◆ Exercise: Please print the lines below without any change, starting with the line containing "From the items" and going on through the line containing "7.81 meters".

----- Material provided

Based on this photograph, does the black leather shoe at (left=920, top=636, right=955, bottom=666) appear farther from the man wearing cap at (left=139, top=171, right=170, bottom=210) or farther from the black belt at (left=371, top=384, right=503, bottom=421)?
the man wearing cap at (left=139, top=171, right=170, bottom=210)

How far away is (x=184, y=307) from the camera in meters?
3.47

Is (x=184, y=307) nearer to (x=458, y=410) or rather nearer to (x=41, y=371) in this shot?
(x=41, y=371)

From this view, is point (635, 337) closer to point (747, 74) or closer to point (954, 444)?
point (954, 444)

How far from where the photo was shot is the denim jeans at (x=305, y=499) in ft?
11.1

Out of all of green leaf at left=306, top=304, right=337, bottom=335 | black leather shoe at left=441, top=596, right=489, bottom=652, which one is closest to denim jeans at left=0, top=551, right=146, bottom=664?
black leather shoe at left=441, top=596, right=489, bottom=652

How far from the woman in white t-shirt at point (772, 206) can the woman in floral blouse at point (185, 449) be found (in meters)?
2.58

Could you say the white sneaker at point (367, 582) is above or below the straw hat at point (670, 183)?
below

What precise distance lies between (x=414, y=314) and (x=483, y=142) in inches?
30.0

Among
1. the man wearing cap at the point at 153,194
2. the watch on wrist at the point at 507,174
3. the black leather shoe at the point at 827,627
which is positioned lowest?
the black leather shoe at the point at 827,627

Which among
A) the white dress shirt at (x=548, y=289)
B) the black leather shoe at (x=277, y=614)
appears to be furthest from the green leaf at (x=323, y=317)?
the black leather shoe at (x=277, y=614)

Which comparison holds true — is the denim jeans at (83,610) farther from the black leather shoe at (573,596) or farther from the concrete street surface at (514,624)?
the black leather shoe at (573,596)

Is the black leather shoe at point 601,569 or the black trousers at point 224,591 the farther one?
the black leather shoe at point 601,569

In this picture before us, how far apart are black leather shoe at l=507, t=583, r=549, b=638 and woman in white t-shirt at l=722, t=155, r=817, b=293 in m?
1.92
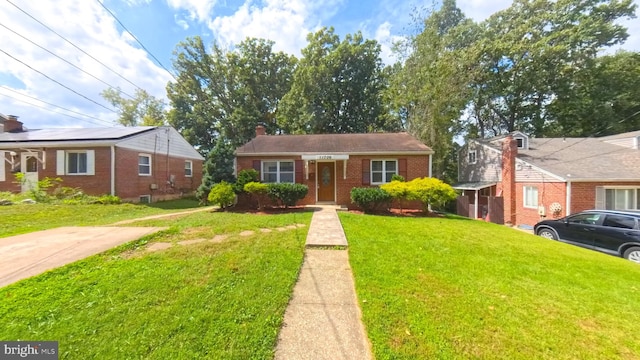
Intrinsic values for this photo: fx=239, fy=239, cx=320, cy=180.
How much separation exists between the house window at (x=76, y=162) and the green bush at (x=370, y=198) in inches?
590

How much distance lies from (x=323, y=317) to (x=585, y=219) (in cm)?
1123

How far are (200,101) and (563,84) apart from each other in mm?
35950

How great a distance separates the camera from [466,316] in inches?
118

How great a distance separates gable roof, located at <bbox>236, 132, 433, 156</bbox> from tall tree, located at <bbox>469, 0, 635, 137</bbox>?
11.5m

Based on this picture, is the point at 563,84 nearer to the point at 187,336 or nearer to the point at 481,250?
the point at 481,250

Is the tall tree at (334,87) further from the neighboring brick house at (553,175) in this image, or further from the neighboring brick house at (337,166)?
the neighboring brick house at (337,166)

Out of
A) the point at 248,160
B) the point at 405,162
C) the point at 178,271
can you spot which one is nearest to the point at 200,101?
the point at 248,160

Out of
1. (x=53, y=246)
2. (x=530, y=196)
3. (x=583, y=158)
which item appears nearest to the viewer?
(x=53, y=246)

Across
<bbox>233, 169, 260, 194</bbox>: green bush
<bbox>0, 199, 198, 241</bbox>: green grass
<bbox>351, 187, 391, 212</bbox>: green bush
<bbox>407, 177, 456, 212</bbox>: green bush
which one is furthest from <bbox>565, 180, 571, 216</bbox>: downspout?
<bbox>0, 199, 198, 241</bbox>: green grass

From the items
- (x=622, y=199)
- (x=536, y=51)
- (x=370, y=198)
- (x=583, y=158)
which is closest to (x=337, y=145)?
(x=370, y=198)

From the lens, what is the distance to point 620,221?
7.81 meters

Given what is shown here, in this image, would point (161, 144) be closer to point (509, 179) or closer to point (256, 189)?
point (256, 189)

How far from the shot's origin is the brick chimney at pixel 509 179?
14.6 metres

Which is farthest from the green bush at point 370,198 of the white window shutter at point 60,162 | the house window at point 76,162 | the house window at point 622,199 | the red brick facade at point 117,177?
the white window shutter at point 60,162
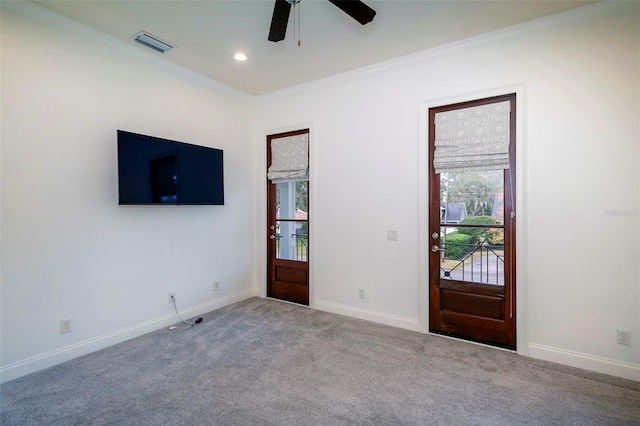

----------

◆ Problem solution:
From the items
- (x=622, y=199)
- (x=536, y=51)
- (x=370, y=198)
- (x=583, y=158)
which is closest to (x=337, y=145)?
(x=370, y=198)

From the lens, what is the distance to point 620,221?
7.81 meters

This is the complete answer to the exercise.